● Exercise objective:
Please reproduce the anniversary letter below word for word.

● Reading text:
□ □ □ □ □ □ □
Aca-nthoughts, Married Life

Year 2.

2 years, my love.

For better – this year, I’ve seen how you’ve grown (I mean about other growth but if you’re thinking physically well yeah, I’ve seen that too and you weren’t alone in that division, lol). You took a leap of faith and changed jobs; you left your comfort zone for more opportunity for learning; your perceptions about human nature matured, which meant you no longer fret about your frustrations because you now understood how people are people; you’ve become more responsible; you’ve accepted the fact that you will always be in charge of feeding me lol;

For worse – In all our years as friends first till we got married, we’ve sailed our roughest sea this year. Although we’ve had our small victories, we’ve also seen losses – the one where you’ve lost a big piece of your heart, one that is irreplaceable and impossible to forget. I’ve seen how you’ve tried to detach yourself from your emotions in front of everyone and still give them your warmest smile. But then, I’ve also witnessed how you bend and break quietly in a corner, ripples of grief flooding your eyes and soul. Feeling helpless and not knowing what to do or how to help. All those times all I could ever wish for was to take away your pain.
□ □ □ □ □ □ □
● Data shown:
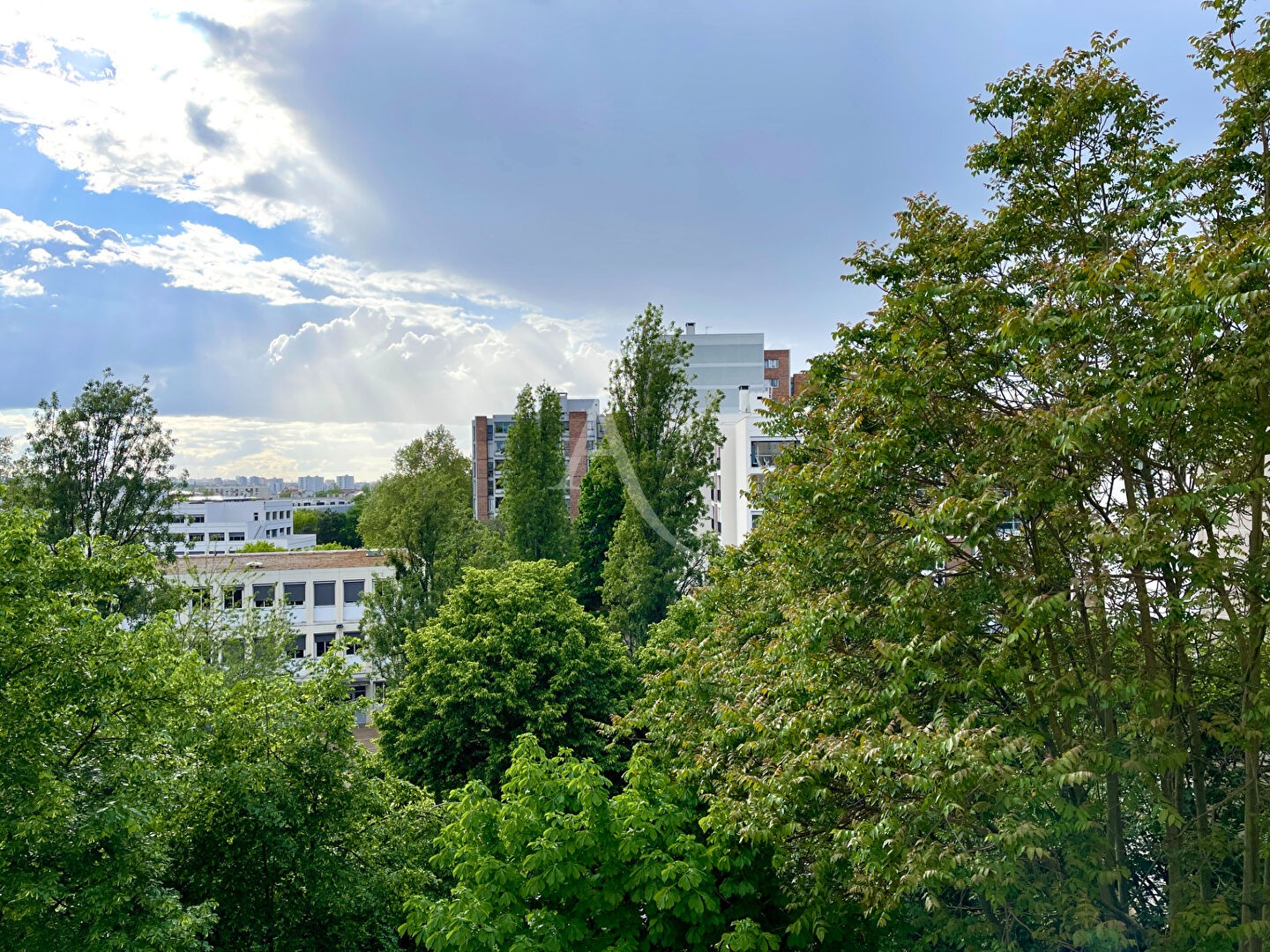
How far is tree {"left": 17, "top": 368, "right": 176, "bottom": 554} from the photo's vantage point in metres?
21.5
□ □ □ □ □ □ □
● The solution:
Aca-nthoughts, Married Life

Year 2.

2 years, my love.

For better – this year, I’ve seen how you’ve grown (I mean about other growth but if you’re thinking physically well yeah, I’ve seen that too and you weren’t alone in that division, lol). You took a leap of faith and changed jobs; you left your comfort zone for more opportunity for learning; your perceptions about human nature matured, which meant you no longer fret about your frustrations because you now understood how people are people; you’ve become more responsible; you’ve accepted the fact that you will always be in charge of feeding me lol;

For worse – In all our years as friends first till we got married, we’ve sailed our roughest sea this year. Although we’ve had our small victories, we’ve also seen losses – the one where you’ve lost a big piece of your heart, one that is irreplaceable and impossible to forget. I’ve seen how you’ve tried to detach yourself from your emotions in front of everyone and still give them your warmest smile. But then, I’ve also witnessed how you bend and break quietly in a corner, ripples of grief flooding your eyes and soul. Feeling helpless and not knowing what to do or how to help. All those times all I could ever wish for was to take away your pain.